Scholarly stack

Claude With PubMed, OpenAlex, arXiv, Crossref, ORCID, and Zotero

Reliable AI research uses Claude around scholarly systems, not instead of them: databases retrieve records, registries verify metadata, libraries preserve citations, and Claude helps transform the resulting corpus into notes and synthesis.

A fully open catalog of the global research system.

PubMed: biomedical retrieval and controlled search

For biomedical literature, start in PubMed or NCBI E-utilities. Claude can help produce candidate search strings, identify MeSH-like vocabulary, and screen exported records, but the retrieval record should come from PubMed itself.

Save the search query, date, filters, result count, and export format.
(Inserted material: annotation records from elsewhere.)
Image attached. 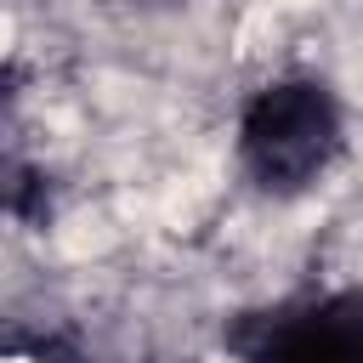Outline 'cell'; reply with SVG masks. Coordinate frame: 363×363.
<instances>
[{
	"label": "cell",
	"mask_w": 363,
	"mask_h": 363,
	"mask_svg": "<svg viewBox=\"0 0 363 363\" xmlns=\"http://www.w3.org/2000/svg\"><path fill=\"white\" fill-rule=\"evenodd\" d=\"M0 102H6V79H0Z\"/></svg>",
	"instance_id": "obj_3"
},
{
	"label": "cell",
	"mask_w": 363,
	"mask_h": 363,
	"mask_svg": "<svg viewBox=\"0 0 363 363\" xmlns=\"http://www.w3.org/2000/svg\"><path fill=\"white\" fill-rule=\"evenodd\" d=\"M221 340L238 363H363V289L238 312Z\"/></svg>",
	"instance_id": "obj_2"
},
{
	"label": "cell",
	"mask_w": 363,
	"mask_h": 363,
	"mask_svg": "<svg viewBox=\"0 0 363 363\" xmlns=\"http://www.w3.org/2000/svg\"><path fill=\"white\" fill-rule=\"evenodd\" d=\"M340 142H346L340 102L323 79L306 74L261 85L238 113V164L261 193L278 199L306 193L340 159Z\"/></svg>",
	"instance_id": "obj_1"
}]
</instances>
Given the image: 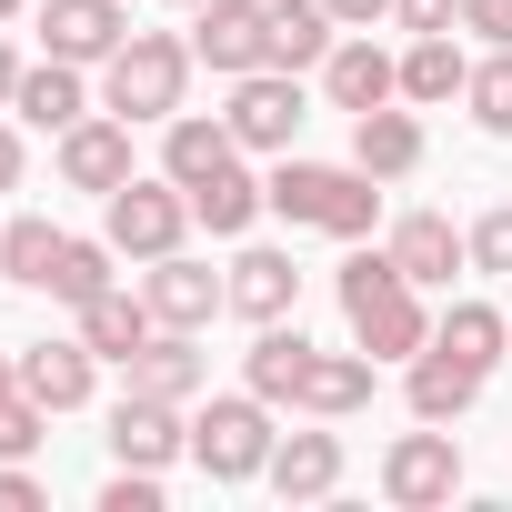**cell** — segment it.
Listing matches in <instances>:
<instances>
[{"label": "cell", "mask_w": 512, "mask_h": 512, "mask_svg": "<svg viewBox=\"0 0 512 512\" xmlns=\"http://www.w3.org/2000/svg\"><path fill=\"white\" fill-rule=\"evenodd\" d=\"M0 191H21V131L0 121Z\"/></svg>", "instance_id": "40"}, {"label": "cell", "mask_w": 512, "mask_h": 512, "mask_svg": "<svg viewBox=\"0 0 512 512\" xmlns=\"http://www.w3.org/2000/svg\"><path fill=\"white\" fill-rule=\"evenodd\" d=\"M11 111H21L31 131H71V121H91V81H81V61H41V71H21Z\"/></svg>", "instance_id": "19"}, {"label": "cell", "mask_w": 512, "mask_h": 512, "mask_svg": "<svg viewBox=\"0 0 512 512\" xmlns=\"http://www.w3.org/2000/svg\"><path fill=\"white\" fill-rule=\"evenodd\" d=\"M342 482V432H282L272 442V492L282 502H322Z\"/></svg>", "instance_id": "22"}, {"label": "cell", "mask_w": 512, "mask_h": 512, "mask_svg": "<svg viewBox=\"0 0 512 512\" xmlns=\"http://www.w3.org/2000/svg\"><path fill=\"white\" fill-rule=\"evenodd\" d=\"M161 131H171V141H161V171H171V181H181V191H191V181H211V171H231V161H241V141H231V121H201V111H171V121H161Z\"/></svg>", "instance_id": "21"}, {"label": "cell", "mask_w": 512, "mask_h": 512, "mask_svg": "<svg viewBox=\"0 0 512 512\" xmlns=\"http://www.w3.org/2000/svg\"><path fill=\"white\" fill-rule=\"evenodd\" d=\"M342 322L372 362H412L432 342V312H422V282H402L392 251H352L342 262Z\"/></svg>", "instance_id": "1"}, {"label": "cell", "mask_w": 512, "mask_h": 512, "mask_svg": "<svg viewBox=\"0 0 512 512\" xmlns=\"http://www.w3.org/2000/svg\"><path fill=\"white\" fill-rule=\"evenodd\" d=\"M151 332H161L151 292H121V282H111V292H91V302H81V342H91L101 362H131V352H141Z\"/></svg>", "instance_id": "17"}, {"label": "cell", "mask_w": 512, "mask_h": 512, "mask_svg": "<svg viewBox=\"0 0 512 512\" xmlns=\"http://www.w3.org/2000/svg\"><path fill=\"white\" fill-rule=\"evenodd\" d=\"M352 161H362L372 181H412V171H422V121L392 111V101L362 111V121H352Z\"/></svg>", "instance_id": "20"}, {"label": "cell", "mask_w": 512, "mask_h": 512, "mask_svg": "<svg viewBox=\"0 0 512 512\" xmlns=\"http://www.w3.org/2000/svg\"><path fill=\"white\" fill-rule=\"evenodd\" d=\"M11 91H21V61H11V41H0V111H11Z\"/></svg>", "instance_id": "41"}, {"label": "cell", "mask_w": 512, "mask_h": 512, "mask_svg": "<svg viewBox=\"0 0 512 512\" xmlns=\"http://www.w3.org/2000/svg\"><path fill=\"white\" fill-rule=\"evenodd\" d=\"M262 191H272V211H282L292 231H332V241H362V231L382 221V181H372L362 161H342V171H332V161H292V151H282V171H272Z\"/></svg>", "instance_id": "2"}, {"label": "cell", "mask_w": 512, "mask_h": 512, "mask_svg": "<svg viewBox=\"0 0 512 512\" xmlns=\"http://www.w3.org/2000/svg\"><path fill=\"white\" fill-rule=\"evenodd\" d=\"M191 462L211 482H262L272 472V402L262 392H221L201 422H191Z\"/></svg>", "instance_id": "5"}, {"label": "cell", "mask_w": 512, "mask_h": 512, "mask_svg": "<svg viewBox=\"0 0 512 512\" xmlns=\"http://www.w3.org/2000/svg\"><path fill=\"white\" fill-rule=\"evenodd\" d=\"M262 201H272V191L251 181L241 161H231V171H211V181H191V211L211 221V241H231V231H251V211H262Z\"/></svg>", "instance_id": "29"}, {"label": "cell", "mask_w": 512, "mask_h": 512, "mask_svg": "<svg viewBox=\"0 0 512 512\" xmlns=\"http://www.w3.org/2000/svg\"><path fill=\"white\" fill-rule=\"evenodd\" d=\"M181 91H191V41H171V31H131L101 61V111H121V121H171Z\"/></svg>", "instance_id": "3"}, {"label": "cell", "mask_w": 512, "mask_h": 512, "mask_svg": "<svg viewBox=\"0 0 512 512\" xmlns=\"http://www.w3.org/2000/svg\"><path fill=\"white\" fill-rule=\"evenodd\" d=\"M121 372H131V392H151V402H191V392H201V352H191V332H171V322H161Z\"/></svg>", "instance_id": "25"}, {"label": "cell", "mask_w": 512, "mask_h": 512, "mask_svg": "<svg viewBox=\"0 0 512 512\" xmlns=\"http://www.w3.org/2000/svg\"><path fill=\"white\" fill-rule=\"evenodd\" d=\"M41 432H51V412H41L31 392H11V402H0V462H21V452H31Z\"/></svg>", "instance_id": "33"}, {"label": "cell", "mask_w": 512, "mask_h": 512, "mask_svg": "<svg viewBox=\"0 0 512 512\" xmlns=\"http://www.w3.org/2000/svg\"><path fill=\"white\" fill-rule=\"evenodd\" d=\"M462 31H482L492 51H512V0H462Z\"/></svg>", "instance_id": "37"}, {"label": "cell", "mask_w": 512, "mask_h": 512, "mask_svg": "<svg viewBox=\"0 0 512 512\" xmlns=\"http://www.w3.org/2000/svg\"><path fill=\"white\" fill-rule=\"evenodd\" d=\"M482 382H492V372H472L462 352L422 342V352H412V422H462V412L482 402Z\"/></svg>", "instance_id": "16"}, {"label": "cell", "mask_w": 512, "mask_h": 512, "mask_svg": "<svg viewBox=\"0 0 512 512\" xmlns=\"http://www.w3.org/2000/svg\"><path fill=\"white\" fill-rule=\"evenodd\" d=\"M61 181L111 201V191L131 181V121H121V111H91V121H71V131H61Z\"/></svg>", "instance_id": "11"}, {"label": "cell", "mask_w": 512, "mask_h": 512, "mask_svg": "<svg viewBox=\"0 0 512 512\" xmlns=\"http://www.w3.org/2000/svg\"><path fill=\"white\" fill-rule=\"evenodd\" d=\"M191 61H211L221 81L262 71L272 61V11H262V0H201V11H191Z\"/></svg>", "instance_id": "8"}, {"label": "cell", "mask_w": 512, "mask_h": 512, "mask_svg": "<svg viewBox=\"0 0 512 512\" xmlns=\"http://www.w3.org/2000/svg\"><path fill=\"white\" fill-rule=\"evenodd\" d=\"M382 251H392V262H402V282H452V272L472 262V231H452L442 211H402Z\"/></svg>", "instance_id": "15"}, {"label": "cell", "mask_w": 512, "mask_h": 512, "mask_svg": "<svg viewBox=\"0 0 512 512\" xmlns=\"http://www.w3.org/2000/svg\"><path fill=\"white\" fill-rule=\"evenodd\" d=\"M21 11H31V0H0V21H21Z\"/></svg>", "instance_id": "43"}, {"label": "cell", "mask_w": 512, "mask_h": 512, "mask_svg": "<svg viewBox=\"0 0 512 512\" xmlns=\"http://www.w3.org/2000/svg\"><path fill=\"white\" fill-rule=\"evenodd\" d=\"M292 302H302L292 251H241V262H231V312H241V322H282Z\"/></svg>", "instance_id": "24"}, {"label": "cell", "mask_w": 512, "mask_h": 512, "mask_svg": "<svg viewBox=\"0 0 512 512\" xmlns=\"http://www.w3.org/2000/svg\"><path fill=\"white\" fill-rule=\"evenodd\" d=\"M322 91H332V111H382V101H402V61L372 41V31H342L332 41V61H322Z\"/></svg>", "instance_id": "9"}, {"label": "cell", "mask_w": 512, "mask_h": 512, "mask_svg": "<svg viewBox=\"0 0 512 512\" xmlns=\"http://www.w3.org/2000/svg\"><path fill=\"white\" fill-rule=\"evenodd\" d=\"M462 81H472L462 41H452V31H412V51H402V101H412V111H442V101H462Z\"/></svg>", "instance_id": "18"}, {"label": "cell", "mask_w": 512, "mask_h": 512, "mask_svg": "<svg viewBox=\"0 0 512 512\" xmlns=\"http://www.w3.org/2000/svg\"><path fill=\"white\" fill-rule=\"evenodd\" d=\"M432 342H442V352H462L472 372H492V362H502V342H512V322H502L492 302H452V312L432 322Z\"/></svg>", "instance_id": "30"}, {"label": "cell", "mask_w": 512, "mask_h": 512, "mask_svg": "<svg viewBox=\"0 0 512 512\" xmlns=\"http://www.w3.org/2000/svg\"><path fill=\"white\" fill-rule=\"evenodd\" d=\"M302 372H312L302 322H262V342H251V392L262 402H302Z\"/></svg>", "instance_id": "28"}, {"label": "cell", "mask_w": 512, "mask_h": 512, "mask_svg": "<svg viewBox=\"0 0 512 512\" xmlns=\"http://www.w3.org/2000/svg\"><path fill=\"white\" fill-rule=\"evenodd\" d=\"M181 11H201V0H181Z\"/></svg>", "instance_id": "44"}, {"label": "cell", "mask_w": 512, "mask_h": 512, "mask_svg": "<svg viewBox=\"0 0 512 512\" xmlns=\"http://www.w3.org/2000/svg\"><path fill=\"white\" fill-rule=\"evenodd\" d=\"M111 262H121V251L111 241H61V272H51V302H91V292H111Z\"/></svg>", "instance_id": "31"}, {"label": "cell", "mask_w": 512, "mask_h": 512, "mask_svg": "<svg viewBox=\"0 0 512 512\" xmlns=\"http://www.w3.org/2000/svg\"><path fill=\"white\" fill-rule=\"evenodd\" d=\"M101 512H161V472H141V462H121V472L101 482Z\"/></svg>", "instance_id": "34"}, {"label": "cell", "mask_w": 512, "mask_h": 512, "mask_svg": "<svg viewBox=\"0 0 512 512\" xmlns=\"http://www.w3.org/2000/svg\"><path fill=\"white\" fill-rule=\"evenodd\" d=\"M61 241H71V231H51L41 211H11V221H0V282L51 292V272H61Z\"/></svg>", "instance_id": "26"}, {"label": "cell", "mask_w": 512, "mask_h": 512, "mask_svg": "<svg viewBox=\"0 0 512 512\" xmlns=\"http://www.w3.org/2000/svg\"><path fill=\"white\" fill-rule=\"evenodd\" d=\"M191 221H201V211H191V191H181L171 171H161V181H141V171H131V181L101 201V241L121 251V262H161V251H181V241H191Z\"/></svg>", "instance_id": "4"}, {"label": "cell", "mask_w": 512, "mask_h": 512, "mask_svg": "<svg viewBox=\"0 0 512 512\" xmlns=\"http://www.w3.org/2000/svg\"><path fill=\"white\" fill-rule=\"evenodd\" d=\"M191 452V422H181V402H151V392H121L111 402V462H141V472H161V462H181Z\"/></svg>", "instance_id": "12"}, {"label": "cell", "mask_w": 512, "mask_h": 512, "mask_svg": "<svg viewBox=\"0 0 512 512\" xmlns=\"http://www.w3.org/2000/svg\"><path fill=\"white\" fill-rule=\"evenodd\" d=\"M151 312L171 322V332H201L211 312H231V272H211V262H191V251H161L151 262Z\"/></svg>", "instance_id": "10"}, {"label": "cell", "mask_w": 512, "mask_h": 512, "mask_svg": "<svg viewBox=\"0 0 512 512\" xmlns=\"http://www.w3.org/2000/svg\"><path fill=\"white\" fill-rule=\"evenodd\" d=\"M91 372H101L91 342H21V392L41 412H81L91 402Z\"/></svg>", "instance_id": "14"}, {"label": "cell", "mask_w": 512, "mask_h": 512, "mask_svg": "<svg viewBox=\"0 0 512 512\" xmlns=\"http://www.w3.org/2000/svg\"><path fill=\"white\" fill-rule=\"evenodd\" d=\"M221 121H231L241 151H292V141H302V71H272V61H262V71H241Z\"/></svg>", "instance_id": "7"}, {"label": "cell", "mask_w": 512, "mask_h": 512, "mask_svg": "<svg viewBox=\"0 0 512 512\" xmlns=\"http://www.w3.org/2000/svg\"><path fill=\"white\" fill-rule=\"evenodd\" d=\"M41 502H51V492H41L21 462H0V512H41Z\"/></svg>", "instance_id": "38"}, {"label": "cell", "mask_w": 512, "mask_h": 512, "mask_svg": "<svg viewBox=\"0 0 512 512\" xmlns=\"http://www.w3.org/2000/svg\"><path fill=\"white\" fill-rule=\"evenodd\" d=\"M472 262H482V272H512V201L472 221Z\"/></svg>", "instance_id": "35"}, {"label": "cell", "mask_w": 512, "mask_h": 512, "mask_svg": "<svg viewBox=\"0 0 512 512\" xmlns=\"http://www.w3.org/2000/svg\"><path fill=\"white\" fill-rule=\"evenodd\" d=\"M21 392V352H0V402H11Z\"/></svg>", "instance_id": "42"}, {"label": "cell", "mask_w": 512, "mask_h": 512, "mask_svg": "<svg viewBox=\"0 0 512 512\" xmlns=\"http://www.w3.org/2000/svg\"><path fill=\"white\" fill-rule=\"evenodd\" d=\"M402 31H462V0H392Z\"/></svg>", "instance_id": "36"}, {"label": "cell", "mask_w": 512, "mask_h": 512, "mask_svg": "<svg viewBox=\"0 0 512 512\" xmlns=\"http://www.w3.org/2000/svg\"><path fill=\"white\" fill-rule=\"evenodd\" d=\"M262 11H272V71H322L332 61L342 21L322 11V0H262Z\"/></svg>", "instance_id": "23"}, {"label": "cell", "mask_w": 512, "mask_h": 512, "mask_svg": "<svg viewBox=\"0 0 512 512\" xmlns=\"http://www.w3.org/2000/svg\"><path fill=\"white\" fill-rule=\"evenodd\" d=\"M382 492H392L402 512H442V502L462 492V442H452L442 422H422V432H402V442L382 452Z\"/></svg>", "instance_id": "6"}, {"label": "cell", "mask_w": 512, "mask_h": 512, "mask_svg": "<svg viewBox=\"0 0 512 512\" xmlns=\"http://www.w3.org/2000/svg\"><path fill=\"white\" fill-rule=\"evenodd\" d=\"M462 101H472V121H482V131H502V141H512V51H492V61H472V81H462Z\"/></svg>", "instance_id": "32"}, {"label": "cell", "mask_w": 512, "mask_h": 512, "mask_svg": "<svg viewBox=\"0 0 512 512\" xmlns=\"http://www.w3.org/2000/svg\"><path fill=\"white\" fill-rule=\"evenodd\" d=\"M362 402H372V352H312L302 412H312V422H342V412H362Z\"/></svg>", "instance_id": "27"}, {"label": "cell", "mask_w": 512, "mask_h": 512, "mask_svg": "<svg viewBox=\"0 0 512 512\" xmlns=\"http://www.w3.org/2000/svg\"><path fill=\"white\" fill-rule=\"evenodd\" d=\"M322 11H332L342 31H372V21H392V0H322Z\"/></svg>", "instance_id": "39"}, {"label": "cell", "mask_w": 512, "mask_h": 512, "mask_svg": "<svg viewBox=\"0 0 512 512\" xmlns=\"http://www.w3.org/2000/svg\"><path fill=\"white\" fill-rule=\"evenodd\" d=\"M41 41H51V61H111L121 41H131V11L121 0H41Z\"/></svg>", "instance_id": "13"}]
</instances>
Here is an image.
If Claude summarizes PubMed results, include PMIDs and article titles in the input so the output can be checked later.

OpenAlex: discovery across the research graph

OpenAlex is useful when the research question crosses disciplines or when you need works, authors, institutions, sources, topics, and citation relationships. Claude can help translate a plain-language question into OpenAlex filters or interpret exported records.

Use Claude for clustering and labeling, not as the authority on what the graph contains. Keep the OpenAlex query and response fields that produced the cluster.

arXiv and Crossref: preprints and DOI metadata

For fields where preprints matter, arXiv provides API access to e-print metadata. Ask Claude to triage arXiv records by methods and claims, then verify whether a preprint later has a journal DOI through Crossref or the publisher.

Crossref is the right metadata sanity check for DOI-bearing works. If Claude invents a volume, issue, author order, or publication year, Crossref is often the fastest way to catch it.

ORCID and Zotero: people and library state

ORCID helps disambiguate researchers when author names collide. Zotero helps preserve the library state after search and screening. Together they reduce one of the common failures of AI-assisted review: losing track of which "Smith 2024" or which exported record the summary actually refers to.

A practical pattern is: discover in databases, verify identifiers, store accepted sources in Zotero, export a clean bibliography, and then let Claude synthesize over that locked set.

Workflow checklist

  1. Ask Claude for candidate search terms and false-positive traps.
  2. Run the search in PubMed, OpenAlex, arXiv, Crossref, or field databases.
  3. Export records with stable identifiers.
  4. Use Claude to triage exported records and propose clusters.
  5. Verify metadata through registries.
  6. Store accepted records in Zotero or another reference manager.
  7. Use the curated library as Claude input for synthesis.

Researcher FAQ

Can Claude query these systems directly?

Sometimes through product features, connectors, MCP servers, or custom code. The core rule is still the same: preserve the query, response, and identifier trail.

Which database should I start with?

Start with the database your field treats as authoritative. PubMed is central for biomedical work, arXiv for many preprint-heavy technical fields, and OpenAlex for broad graph discovery.